PROMPT -
Update the rows below by replacing every occurrence of "camera" with "sensor" and leaving everything else unchanged. Omit the pictures from your output.

# DATA RECORDS start

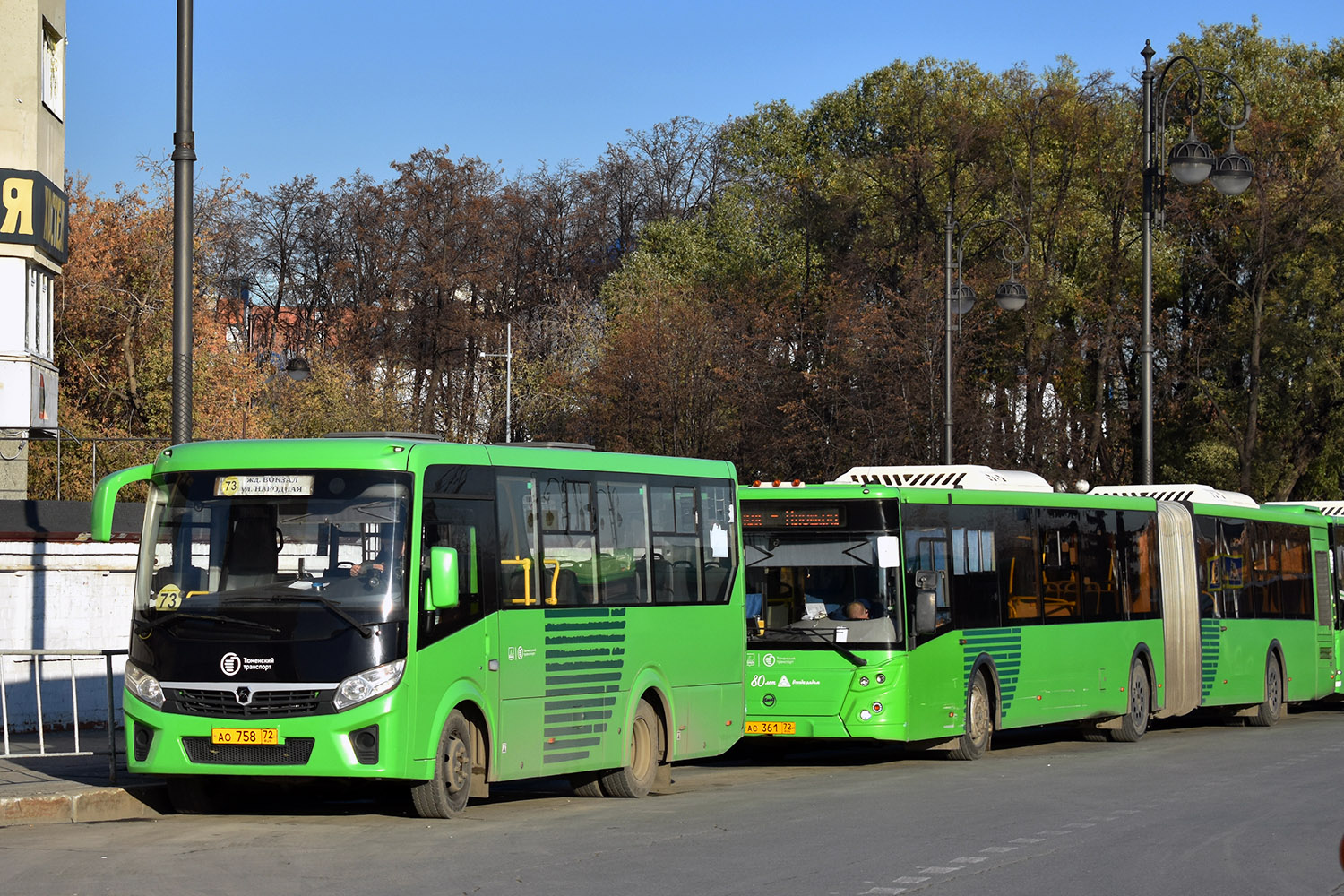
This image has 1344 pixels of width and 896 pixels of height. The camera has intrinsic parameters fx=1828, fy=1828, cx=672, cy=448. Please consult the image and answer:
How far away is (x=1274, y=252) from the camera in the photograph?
50062 millimetres

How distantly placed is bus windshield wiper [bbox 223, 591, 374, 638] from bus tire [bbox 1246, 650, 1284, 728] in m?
18.5

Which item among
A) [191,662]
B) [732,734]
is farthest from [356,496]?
[732,734]

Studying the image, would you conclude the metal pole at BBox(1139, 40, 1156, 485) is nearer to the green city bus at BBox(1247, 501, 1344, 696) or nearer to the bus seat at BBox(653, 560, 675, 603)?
the green city bus at BBox(1247, 501, 1344, 696)

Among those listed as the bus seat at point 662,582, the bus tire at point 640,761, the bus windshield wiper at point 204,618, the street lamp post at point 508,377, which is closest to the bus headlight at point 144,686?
the bus windshield wiper at point 204,618

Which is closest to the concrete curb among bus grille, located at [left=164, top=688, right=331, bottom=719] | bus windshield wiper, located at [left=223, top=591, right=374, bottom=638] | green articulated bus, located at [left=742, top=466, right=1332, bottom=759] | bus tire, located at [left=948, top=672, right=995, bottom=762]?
bus grille, located at [left=164, top=688, right=331, bottom=719]

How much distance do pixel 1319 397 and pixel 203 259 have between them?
3318cm

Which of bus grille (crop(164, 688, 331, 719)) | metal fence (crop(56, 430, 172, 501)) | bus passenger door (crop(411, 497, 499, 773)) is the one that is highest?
metal fence (crop(56, 430, 172, 501))

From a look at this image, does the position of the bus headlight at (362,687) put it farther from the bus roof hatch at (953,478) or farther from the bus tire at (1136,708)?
the bus tire at (1136,708)

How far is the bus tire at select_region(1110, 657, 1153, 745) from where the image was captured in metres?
23.3

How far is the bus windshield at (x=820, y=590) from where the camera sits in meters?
18.3

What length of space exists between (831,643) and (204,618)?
739 cm

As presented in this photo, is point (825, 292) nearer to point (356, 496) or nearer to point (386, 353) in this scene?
point (386, 353)

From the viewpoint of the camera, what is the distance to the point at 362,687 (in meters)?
12.6

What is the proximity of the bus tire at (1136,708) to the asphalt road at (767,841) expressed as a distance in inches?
214
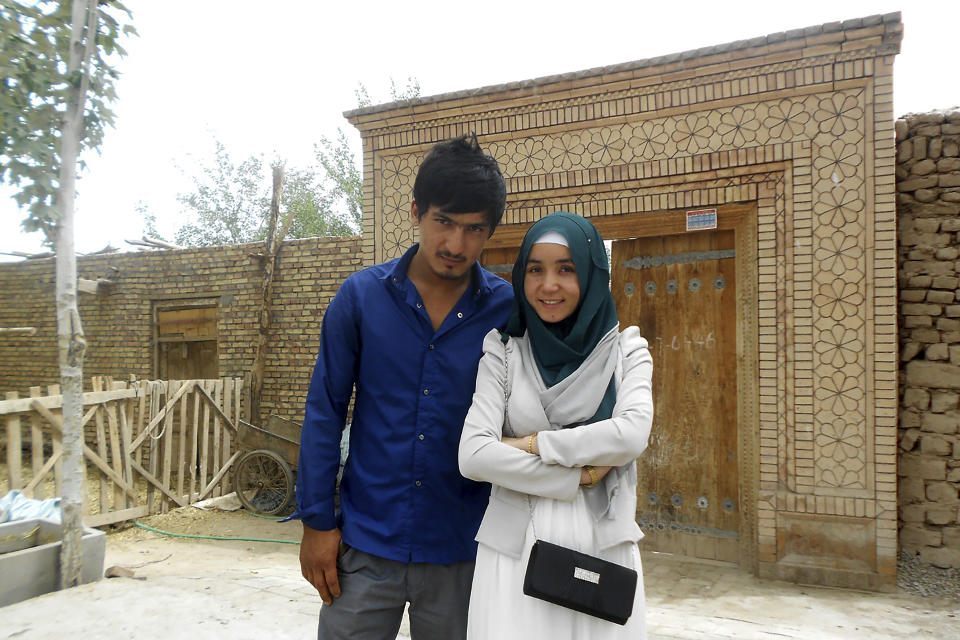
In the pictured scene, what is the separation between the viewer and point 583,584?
1.39m

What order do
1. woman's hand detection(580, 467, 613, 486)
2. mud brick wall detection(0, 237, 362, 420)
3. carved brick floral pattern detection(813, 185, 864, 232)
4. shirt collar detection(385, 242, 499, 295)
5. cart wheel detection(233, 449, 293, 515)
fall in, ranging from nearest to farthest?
woman's hand detection(580, 467, 613, 486) < shirt collar detection(385, 242, 499, 295) < carved brick floral pattern detection(813, 185, 864, 232) < cart wheel detection(233, 449, 293, 515) < mud brick wall detection(0, 237, 362, 420)

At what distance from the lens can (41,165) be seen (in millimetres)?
3889

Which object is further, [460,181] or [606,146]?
[606,146]

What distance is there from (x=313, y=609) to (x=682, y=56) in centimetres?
451

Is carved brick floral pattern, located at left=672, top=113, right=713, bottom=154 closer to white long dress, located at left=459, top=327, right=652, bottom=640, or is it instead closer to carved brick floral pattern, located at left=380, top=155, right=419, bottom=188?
carved brick floral pattern, located at left=380, top=155, right=419, bottom=188

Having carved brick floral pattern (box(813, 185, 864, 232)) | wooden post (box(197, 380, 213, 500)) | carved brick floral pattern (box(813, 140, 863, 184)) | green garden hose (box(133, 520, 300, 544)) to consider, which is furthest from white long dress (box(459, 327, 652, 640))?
wooden post (box(197, 380, 213, 500))

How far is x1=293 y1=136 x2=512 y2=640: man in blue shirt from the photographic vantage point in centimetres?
165

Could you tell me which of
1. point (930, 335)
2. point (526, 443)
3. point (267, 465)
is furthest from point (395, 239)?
point (526, 443)

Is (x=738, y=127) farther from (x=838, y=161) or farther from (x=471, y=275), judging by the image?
(x=471, y=275)

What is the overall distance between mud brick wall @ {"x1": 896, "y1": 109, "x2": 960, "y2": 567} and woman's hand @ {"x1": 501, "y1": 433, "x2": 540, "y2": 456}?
13.5 feet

# DATA RECORDS end

RESPONSE TO THE TASK -
This image has 1344 pixels of width and 896 pixels of height. The sensor has intrinsic parameters fx=1828, fy=1828, cx=672, cy=448. Please consult the image and answer:
How far away is (x=1274, y=252) from the sensor in the photograph?
50062 millimetres

How distantly placed is bus windshield wiper [bbox 223, 591, 374, 638] from bus tire [bbox 1246, 650, 1284, 728] in m?
18.5

Which item among
A) [191,662]
B) [732,734]
is farthest from [356,496]?
[732,734]

Studying the image, would you conclude the metal pole at BBox(1139, 40, 1156, 485) is nearer to the green city bus at BBox(1247, 501, 1344, 696) or nearer to the bus seat at BBox(653, 560, 675, 603)?
the green city bus at BBox(1247, 501, 1344, 696)

Among those listed as the bus seat at point 662,582, the bus tire at point 640,761, the bus windshield wiper at point 204,618, the street lamp post at point 508,377, which is closest to the bus headlight at point 144,686?
the bus windshield wiper at point 204,618

Which is closest to the concrete curb among bus grille, located at [left=164, top=688, right=331, bottom=719] | bus windshield wiper, located at [left=223, top=591, right=374, bottom=638] | green articulated bus, located at [left=742, top=466, right=1332, bottom=759] | bus tire, located at [left=948, top=672, right=995, bottom=762]?
bus grille, located at [left=164, top=688, right=331, bottom=719]

How much distance do pixel 1319 397 and pixel 203 259 have between them?
3318cm

Which of bus grille (crop(164, 688, 331, 719)) | metal fence (crop(56, 430, 172, 501)) | bus passenger door (crop(411, 497, 499, 773)) is the one that is highest?
metal fence (crop(56, 430, 172, 501))

From a look at this image, does the position of the bus headlight at (362,687) put it farther from the bus roof hatch at (953,478) or farther from the bus tire at (1136,708)?
the bus tire at (1136,708)

How far is the bus tire at select_region(1110, 657, 1153, 745) from where the image was captured in metres?
23.3

How far is the bus windshield at (x=820, y=590) from where the sensor sits in meters?
18.3

What length of space exists between (831,643) and (204,618)?
739 cm

As presented in this photo, is point (825, 292) nearer to point (356, 496) or nearer to point (386, 353) in this scene?
point (386, 353)

From the viewpoint of the sensor, what is the distance to the point at 362,687 (in meters)?
12.6

What is the proximity of the bus tire at (1136,708) to the asphalt road at (767,841) expressed as a distance in inches?
214
In the pictured scene, what is the separation between the viewer and point 583,584?
1.39m

What order do
1. woman's hand detection(580, 467, 613, 486)
2. mud brick wall detection(0, 237, 362, 420)
3. carved brick floral pattern detection(813, 185, 864, 232)
4. shirt collar detection(385, 242, 499, 295)
5. cart wheel detection(233, 449, 293, 515)
fall in, ranging from nearest to farthest?
woman's hand detection(580, 467, 613, 486) < shirt collar detection(385, 242, 499, 295) < carved brick floral pattern detection(813, 185, 864, 232) < cart wheel detection(233, 449, 293, 515) < mud brick wall detection(0, 237, 362, 420)

At what distance from the lens can (41,165) be seen (in millimetres)?
3889

Which object is further, [460,181] or [606,146]?
[606,146]

What distance is there from (x=313, y=609) to (x=682, y=56) in centimetres?
451

Is carved brick floral pattern, located at left=672, top=113, right=713, bottom=154 closer to white long dress, located at left=459, top=327, right=652, bottom=640, or is it instead closer to carved brick floral pattern, located at left=380, top=155, right=419, bottom=188?
carved brick floral pattern, located at left=380, top=155, right=419, bottom=188

Having carved brick floral pattern (box(813, 185, 864, 232)) | wooden post (box(197, 380, 213, 500)) | carved brick floral pattern (box(813, 140, 863, 184)) | green garden hose (box(133, 520, 300, 544)) to consider, which is furthest from white long dress (box(459, 327, 652, 640))?
wooden post (box(197, 380, 213, 500))

How far is x1=293 y1=136 x2=512 y2=640: man in blue shirt from the photographic vantage point in centimetres?
165

Could you tell me which of
1. point (930, 335)
2. point (526, 443)
3. point (267, 465)
is furthest from point (395, 239)?
point (526, 443)

Is (x=738, y=127) farther from (x=838, y=161) or farther from (x=471, y=275), judging by the image?
(x=471, y=275)

What is the overall distance between mud brick wall @ {"x1": 896, "y1": 109, "x2": 960, "y2": 567} and woman's hand @ {"x1": 501, "y1": 433, "x2": 540, "y2": 456}?
13.5 feet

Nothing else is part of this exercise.